Es jemandem stecken
Das Wesen der bekannten Redensart "Es jemandem stecken" hat zwei Gesichter. Beide mit einem regelmäßig äußerst unangenehmem Bei- und Nachgeschmack. Der haften bleibt. Und so soll es auch sein! Eine Redensart, die zumeist außerordentlich negativ aufgeladen ist.
Einerseits geht es darum, jemandem ungeschminkt und unmissverständlich die Meinung zu sagen. Oder vielleicht besser, ihm die Meinung "zu geigen", ihn zu tadeln. Teilweise auch, es jemandem mehr oder weniger nebulös, also nur andeutungsweise, zu verstehen zu geben.
Dazu findet sich im "Duden Redensarten" das Beispiel: "Ich muss es noch meinen Eltern (irgendwie) stecken, dass ich Schulden gemacht habe." - Was für die Eltern wohl eher keine besonders gute Nachricht sein dürfte. Was diesen vermutlich wohl eher missfallen dürfte.
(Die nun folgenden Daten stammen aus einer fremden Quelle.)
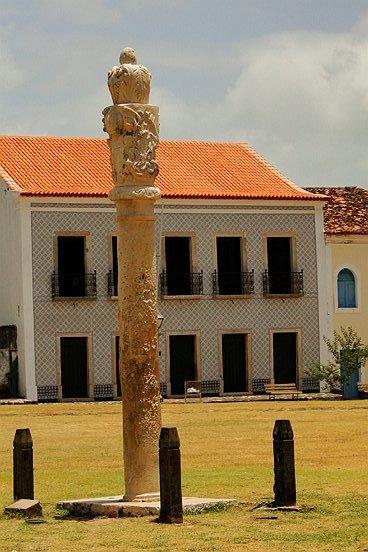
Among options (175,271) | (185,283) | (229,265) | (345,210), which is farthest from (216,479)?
(345,210)

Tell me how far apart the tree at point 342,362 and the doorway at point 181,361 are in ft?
11.8

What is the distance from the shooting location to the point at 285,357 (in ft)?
160

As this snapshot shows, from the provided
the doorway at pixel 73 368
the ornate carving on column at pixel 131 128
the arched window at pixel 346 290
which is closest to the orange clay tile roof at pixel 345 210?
the arched window at pixel 346 290

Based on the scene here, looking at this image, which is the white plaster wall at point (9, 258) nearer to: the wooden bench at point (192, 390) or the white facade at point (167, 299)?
the white facade at point (167, 299)

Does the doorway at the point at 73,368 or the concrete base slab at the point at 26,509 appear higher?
the doorway at the point at 73,368

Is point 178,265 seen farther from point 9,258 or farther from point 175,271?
point 9,258

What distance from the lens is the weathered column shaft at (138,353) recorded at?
15.4 metres

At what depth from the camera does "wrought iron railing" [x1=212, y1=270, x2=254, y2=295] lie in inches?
1895

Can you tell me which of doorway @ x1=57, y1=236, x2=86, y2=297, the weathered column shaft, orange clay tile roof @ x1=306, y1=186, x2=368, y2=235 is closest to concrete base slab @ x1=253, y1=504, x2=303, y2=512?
the weathered column shaft

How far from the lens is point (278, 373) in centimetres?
4834

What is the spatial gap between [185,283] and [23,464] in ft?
106

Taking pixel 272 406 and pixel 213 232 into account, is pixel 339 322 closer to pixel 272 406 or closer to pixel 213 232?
pixel 213 232

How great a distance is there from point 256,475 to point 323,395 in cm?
2821

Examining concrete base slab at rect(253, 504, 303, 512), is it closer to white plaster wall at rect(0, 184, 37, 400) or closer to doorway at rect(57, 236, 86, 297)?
white plaster wall at rect(0, 184, 37, 400)
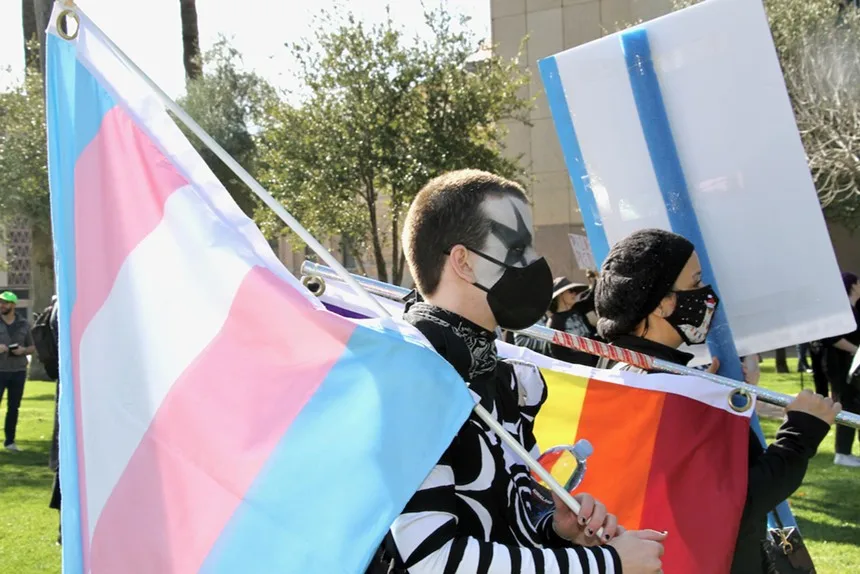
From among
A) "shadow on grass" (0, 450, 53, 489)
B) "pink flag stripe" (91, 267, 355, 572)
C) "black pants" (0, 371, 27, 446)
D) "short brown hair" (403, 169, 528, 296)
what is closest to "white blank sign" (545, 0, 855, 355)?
"short brown hair" (403, 169, 528, 296)

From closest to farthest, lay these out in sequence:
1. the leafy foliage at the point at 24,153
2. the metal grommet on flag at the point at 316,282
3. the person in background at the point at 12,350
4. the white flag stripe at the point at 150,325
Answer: the white flag stripe at the point at 150,325 → the metal grommet on flag at the point at 316,282 → the person in background at the point at 12,350 → the leafy foliage at the point at 24,153

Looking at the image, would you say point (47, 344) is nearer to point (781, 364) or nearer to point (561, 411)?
point (561, 411)

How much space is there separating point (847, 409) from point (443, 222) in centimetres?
708

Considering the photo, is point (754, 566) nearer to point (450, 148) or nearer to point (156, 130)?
point (156, 130)

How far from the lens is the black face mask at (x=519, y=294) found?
2.20 m

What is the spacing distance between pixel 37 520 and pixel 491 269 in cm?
683

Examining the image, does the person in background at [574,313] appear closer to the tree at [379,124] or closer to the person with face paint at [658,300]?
the person with face paint at [658,300]

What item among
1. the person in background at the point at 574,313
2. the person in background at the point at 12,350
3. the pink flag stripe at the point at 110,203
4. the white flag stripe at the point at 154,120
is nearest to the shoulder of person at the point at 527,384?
the white flag stripe at the point at 154,120

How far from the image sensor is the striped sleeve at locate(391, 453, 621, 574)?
1853 millimetres

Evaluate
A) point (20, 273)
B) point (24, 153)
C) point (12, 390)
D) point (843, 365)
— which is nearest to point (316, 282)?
point (843, 365)

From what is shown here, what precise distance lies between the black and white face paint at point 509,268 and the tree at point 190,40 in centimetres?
2512

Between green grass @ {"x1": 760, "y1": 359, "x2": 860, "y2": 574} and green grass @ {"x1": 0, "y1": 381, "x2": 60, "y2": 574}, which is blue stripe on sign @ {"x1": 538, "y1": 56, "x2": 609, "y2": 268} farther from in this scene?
green grass @ {"x1": 0, "y1": 381, "x2": 60, "y2": 574}

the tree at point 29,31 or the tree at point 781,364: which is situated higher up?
the tree at point 29,31

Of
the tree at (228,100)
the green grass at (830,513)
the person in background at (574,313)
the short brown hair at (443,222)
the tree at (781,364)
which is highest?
the tree at (228,100)
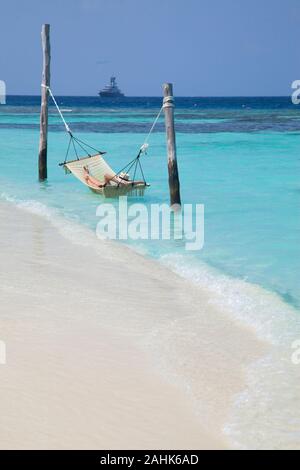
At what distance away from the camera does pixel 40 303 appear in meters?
6.59

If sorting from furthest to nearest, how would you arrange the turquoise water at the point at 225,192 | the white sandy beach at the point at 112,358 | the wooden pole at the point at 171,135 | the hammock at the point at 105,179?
1. the hammock at the point at 105,179
2. the wooden pole at the point at 171,135
3. the turquoise water at the point at 225,192
4. the white sandy beach at the point at 112,358

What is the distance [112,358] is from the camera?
17.6 feet

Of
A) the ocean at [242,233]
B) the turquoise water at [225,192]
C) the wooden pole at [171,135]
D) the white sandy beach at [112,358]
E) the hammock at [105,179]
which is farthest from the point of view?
the hammock at [105,179]

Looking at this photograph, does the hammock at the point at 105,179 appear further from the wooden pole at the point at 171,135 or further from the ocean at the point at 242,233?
the wooden pole at the point at 171,135

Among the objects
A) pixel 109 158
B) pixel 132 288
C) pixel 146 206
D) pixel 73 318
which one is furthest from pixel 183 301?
pixel 109 158

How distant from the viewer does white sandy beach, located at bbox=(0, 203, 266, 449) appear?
427 cm

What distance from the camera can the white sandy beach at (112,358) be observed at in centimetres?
427

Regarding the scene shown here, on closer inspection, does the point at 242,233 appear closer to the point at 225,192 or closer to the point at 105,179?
the point at 105,179

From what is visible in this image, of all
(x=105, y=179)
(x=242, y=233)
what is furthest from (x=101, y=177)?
(x=242, y=233)

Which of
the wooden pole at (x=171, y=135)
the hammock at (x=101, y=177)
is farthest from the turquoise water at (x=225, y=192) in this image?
the wooden pole at (x=171, y=135)

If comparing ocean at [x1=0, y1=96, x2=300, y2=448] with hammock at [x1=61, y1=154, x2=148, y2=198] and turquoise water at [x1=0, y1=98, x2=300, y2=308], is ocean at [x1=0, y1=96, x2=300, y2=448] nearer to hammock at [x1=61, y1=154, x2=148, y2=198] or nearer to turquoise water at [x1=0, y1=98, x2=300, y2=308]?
turquoise water at [x1=0, y1=98, x2=300, y2=308]

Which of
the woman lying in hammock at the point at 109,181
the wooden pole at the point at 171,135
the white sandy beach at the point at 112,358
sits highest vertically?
the wooden pole at the point at 171,135
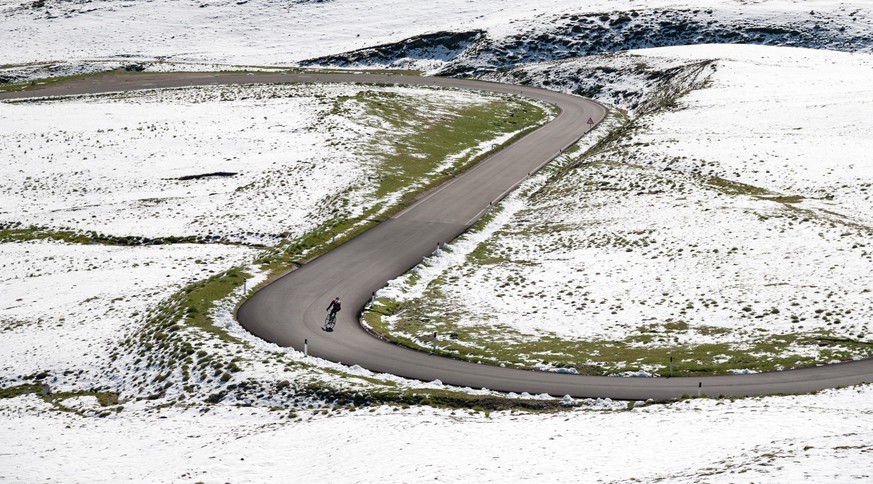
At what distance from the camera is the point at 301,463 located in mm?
26422

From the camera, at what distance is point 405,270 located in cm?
4622

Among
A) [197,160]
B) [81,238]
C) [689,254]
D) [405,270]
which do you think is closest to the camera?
[689,254]

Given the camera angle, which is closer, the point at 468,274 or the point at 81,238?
the point at 468,274

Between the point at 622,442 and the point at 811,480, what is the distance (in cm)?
A: 689

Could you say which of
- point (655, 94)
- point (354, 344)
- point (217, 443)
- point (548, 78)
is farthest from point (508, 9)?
point (217, 443)

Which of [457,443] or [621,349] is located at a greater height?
[457,443]

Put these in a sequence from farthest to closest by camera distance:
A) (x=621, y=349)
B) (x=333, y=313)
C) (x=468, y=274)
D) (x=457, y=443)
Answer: (x=468, y=274) < (x=333, y=313) < (x=621, y=349) < (x=457, y=443)

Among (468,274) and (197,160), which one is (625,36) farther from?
(468,274)

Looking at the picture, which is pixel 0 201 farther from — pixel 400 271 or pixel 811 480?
pixel 811 480

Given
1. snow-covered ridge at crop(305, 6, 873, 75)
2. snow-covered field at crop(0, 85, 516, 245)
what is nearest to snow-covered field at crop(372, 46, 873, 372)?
snow-covered field at crop(0, 85, 516, 245)

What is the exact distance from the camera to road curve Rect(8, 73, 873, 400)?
30.6 metres

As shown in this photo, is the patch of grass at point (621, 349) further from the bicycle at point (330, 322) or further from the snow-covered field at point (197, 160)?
the snow-covered field at point (197, 160)

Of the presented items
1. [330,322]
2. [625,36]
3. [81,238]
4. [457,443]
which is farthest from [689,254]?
[625,36]

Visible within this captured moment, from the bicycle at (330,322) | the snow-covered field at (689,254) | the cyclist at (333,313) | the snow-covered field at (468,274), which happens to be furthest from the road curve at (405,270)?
the snow-covered field at (689,254)
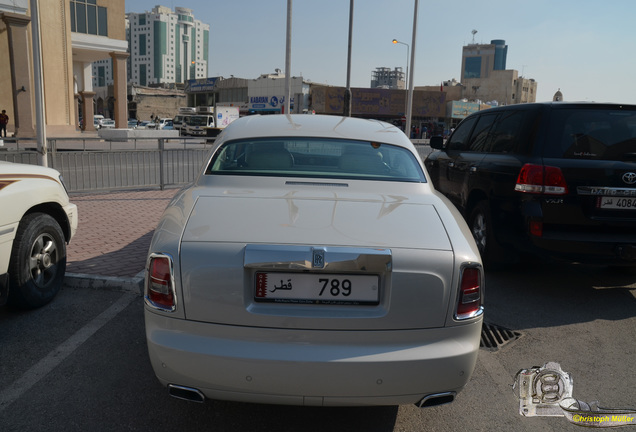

Somit scheint das Wesen dieser Redensart tatsächlich darin verwurzelt zu sein, jemanden etwas Geheimes wissen zu lassen oder jemandem unverblümt die Meinung zu sagen.
"Wie kommt er eigentlich dazu, solche Lügen über mich zu erzählen? Dem werde ich aber mal gehörig die Meinung stecken!" - "Eine angebliche Freundin steckte ihr, ihr Mann treffe sich regelmäßig mit anderen Frauen, während sie im Büro sitze." - "Ein Mitarbeiter hat ihm gesteckt, dass es bekanntlich andauernd Probleme wegen seines Projekts gegeben habe."
Andererseits wird die Auffassung vertreten, worauf ebenfalls der "Duden Redensarten" verweist, die Redensart habe ihren Ursprung in dem Pflock, den man jemandem in den Weg steckte. Also im Verein mit der alten Wendung "jemandem etwas in den Weg stecken" könnte diese Redensart auch meinen, jemandem absichtsvoll Hindernisse in den Weg zu legen.
Belegt wird diese Deutung in dem Deutschen Wörterbuch von Jacob Grimm und Wilhelm Grimm (Bd. 17, Sp. 1288 bis 1348, Leipzig, Mai 1873):
"d) einem etwas in den weg stecken, ihm ein hindernisz bereiten, ähnlich wie unten einem etwas in den weg legen, d. h. auch balken, reisighaufen und grosze steine; wie einem miszliebigen der weg verzäunt werden konnte. bildlich: hat euch gott manchmal ein kreuz in weg gesteckt, so seyd ihr ... drüber hin geschritten. Stoppe Parnasz (1735) 403."
Lutz Röhrich betont in seinem "Lexikon der sprichwörtlichen Redensarten" (Freiburg im Breisgau: Verlag Herder, 2003, S. 1530) ebenfalls diese beiden Seiten der Redensart. Nach diesem bekannten Experten wird die Redensart "Es jemandem stecken" (Bei Röhrich: "Es einem stecken"!) in zweierlei Bedeutung verwendet. Einmal im Sinne von jemandem etwas heimlich mitteilen, das meine, ihm eine Nachricht zuzustecken. In diesem Sinne in Schillers ‚Kabele und Liebe', wo der alte Miller gesagt habe: "Hätt' gleich alles seiner Exzellenz, dem Herrn Papa, stecken sollen". Ebenfalls nach Lutz Röhrich soll die Redensart in der Sitte der Femgerichte verwurzelt sein, Vorladebriefe mit einem Dolch am Tor des zu Ladenden anzuheften. Auf ähnliche Weise, vom ‚anstecken' an ein Tor oder eine Anschlagtafel, seien die ‚Steckbriefe' zu ihrem Namen gekommen. - In anderer Bedeutung werde die Redensart gebraucht, wenn man jemandem unmissverständlich zu verstehen geben wolle, dass er etwas nicht wieder zu tun habe, auch im Sinne von jemand die Meinung sagen. Das dahinterstehende Bild meine: ihm Einhalt tun, indem man ihm einen Pflock in den Weg stecke. Dies werde auch durch die niederdeutsche Redensart ‚Ik will di en Sticken stecken' bekräftigt. Damit korrespondiere die ältere bairische Redensart ‚einem einen Halt stoßen', das, immer noch nach Röhrich, dem lateinischen ‚insidias ponere alicui' entspreche.
* Autor: Dr. Franz-Josef Hücker; -- Quelle: das Akazienblatt Nr. 10.2020, 14. Jg., S. 11.